En attendant que les hôpitaux ne soient dotés d’un dispositif de protection digne de ce nom, les Ivoiriens prient, tout en restant lucides. La Conférence des Évêques catholiques de Côte d’Ivoire vient de prendre à ce titre une série de mesures. Entre autres, la fermeture des séminaires pour une période de 30 jours et la suspension de la catéchèse et des pèlerinages de Carême. Les messes de requiem sont autorisées avec au maximum 50 participants et les veillées funéraires se feront en famille, avec un nombre limité à 50 proches, etc. Le Conseil supérieur des Imams, des mosquées et des affaires islamiques (COSIM) est également en alerte. Il devrait prendre des mesures comme la réduction du temps de prière au maximum à 20 minutes et l’interdiction des cérémonies réunissant plus de 50 personnes (baptêmes, mariages, etc.).

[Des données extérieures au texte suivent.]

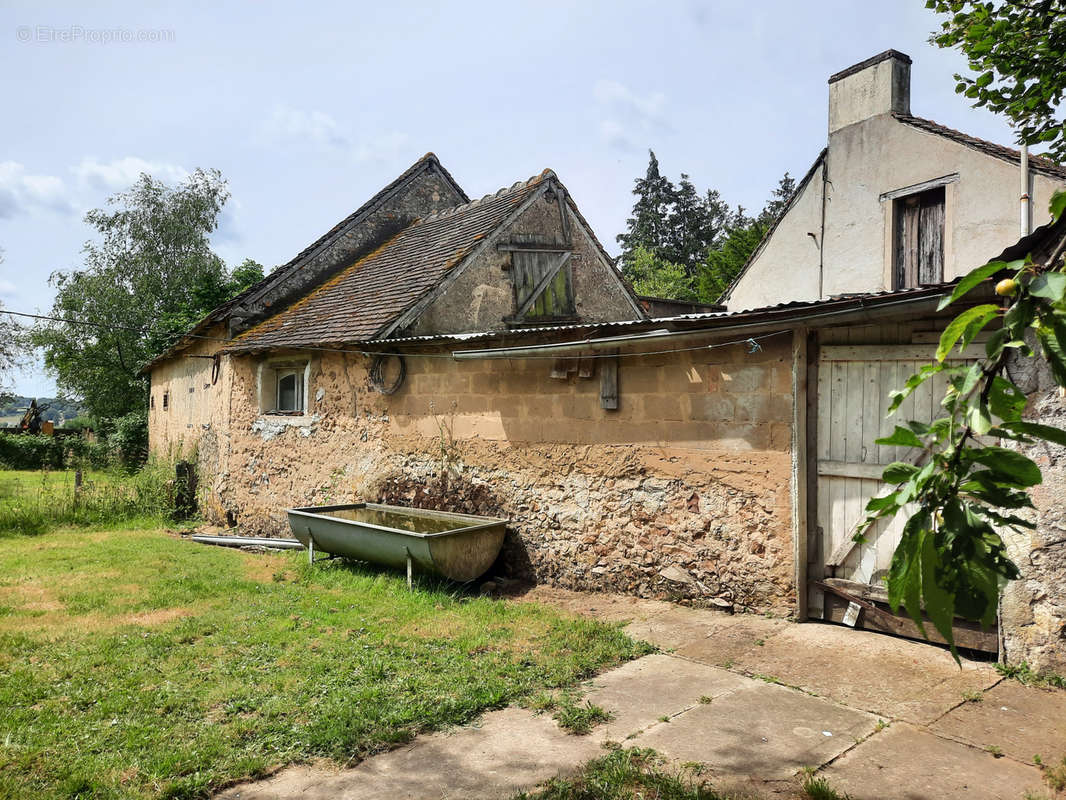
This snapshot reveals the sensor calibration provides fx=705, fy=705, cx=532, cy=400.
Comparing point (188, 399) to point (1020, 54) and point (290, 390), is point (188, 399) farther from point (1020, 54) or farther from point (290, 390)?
point (1020, 54)

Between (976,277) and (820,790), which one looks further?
(820,790)

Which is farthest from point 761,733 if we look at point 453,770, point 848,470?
point 848,470

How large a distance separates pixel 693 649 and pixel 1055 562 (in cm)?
245

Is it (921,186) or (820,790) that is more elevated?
(921,186)

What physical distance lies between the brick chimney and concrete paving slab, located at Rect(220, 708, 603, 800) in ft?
37.4

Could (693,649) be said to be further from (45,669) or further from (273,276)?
(273,276)

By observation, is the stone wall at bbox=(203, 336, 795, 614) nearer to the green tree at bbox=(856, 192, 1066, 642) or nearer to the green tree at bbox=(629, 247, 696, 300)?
the green tree at bbox=(856, 192, 1066, 642)

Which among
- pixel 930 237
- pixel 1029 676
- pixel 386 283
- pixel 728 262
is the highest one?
pixel 728 262

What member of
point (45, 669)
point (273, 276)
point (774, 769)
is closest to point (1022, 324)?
point (774, 769)

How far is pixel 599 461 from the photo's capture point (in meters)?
7.20

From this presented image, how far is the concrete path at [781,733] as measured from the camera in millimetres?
3469

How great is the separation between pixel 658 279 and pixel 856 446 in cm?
2915

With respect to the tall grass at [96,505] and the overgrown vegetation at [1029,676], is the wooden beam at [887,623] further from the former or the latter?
the tall grass at [96,505]

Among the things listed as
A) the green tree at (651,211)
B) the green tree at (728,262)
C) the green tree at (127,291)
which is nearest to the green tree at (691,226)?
the green tree at (651,211)
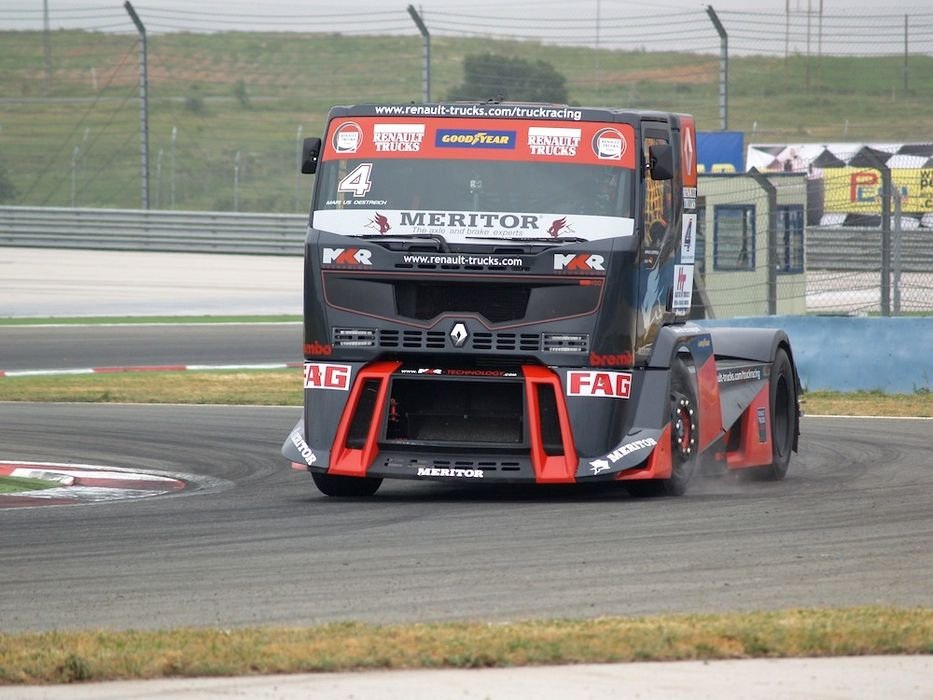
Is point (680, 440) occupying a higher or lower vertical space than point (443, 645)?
lower

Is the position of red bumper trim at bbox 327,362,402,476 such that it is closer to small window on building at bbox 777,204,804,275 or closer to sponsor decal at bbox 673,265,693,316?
sponsor decal at bbox 673,265,693,316

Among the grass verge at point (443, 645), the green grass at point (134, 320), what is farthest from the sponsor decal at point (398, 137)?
the green grass at point (134, 320)

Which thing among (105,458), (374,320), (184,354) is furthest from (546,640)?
(184,354)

« Les prières dans les mosquées seront maintenues. Mais il faudra respecter les mesures d’hygiène et le nombre de personnes ne devra pas excéder 50 », indique Youssouf Konaté, Imam de la mosquée de la Base navale de Locodjro. Pour donner l’exemple, les prières ont été interdites au sein de sa propre mosquée. En moins d’une semaine, la Côte d’Ivoire est passée de la phase 1 à la phase 2 dans les mesures de prévention contre le nouveau coronavirus. Et, déjà, la phase 3, qui concerne le confinement, peut être envisagée en cas de dégradation de la situation. Il y a trois jours, le Directeur général de l’Institut national de l’hygiène publique (INHP), Pr Joseph Bénié Bi Vroh, parlait de traçabilité des malades. Aujourd’hui, il est beaucoup plus question de se préparer à accueillir la vague qui arrive.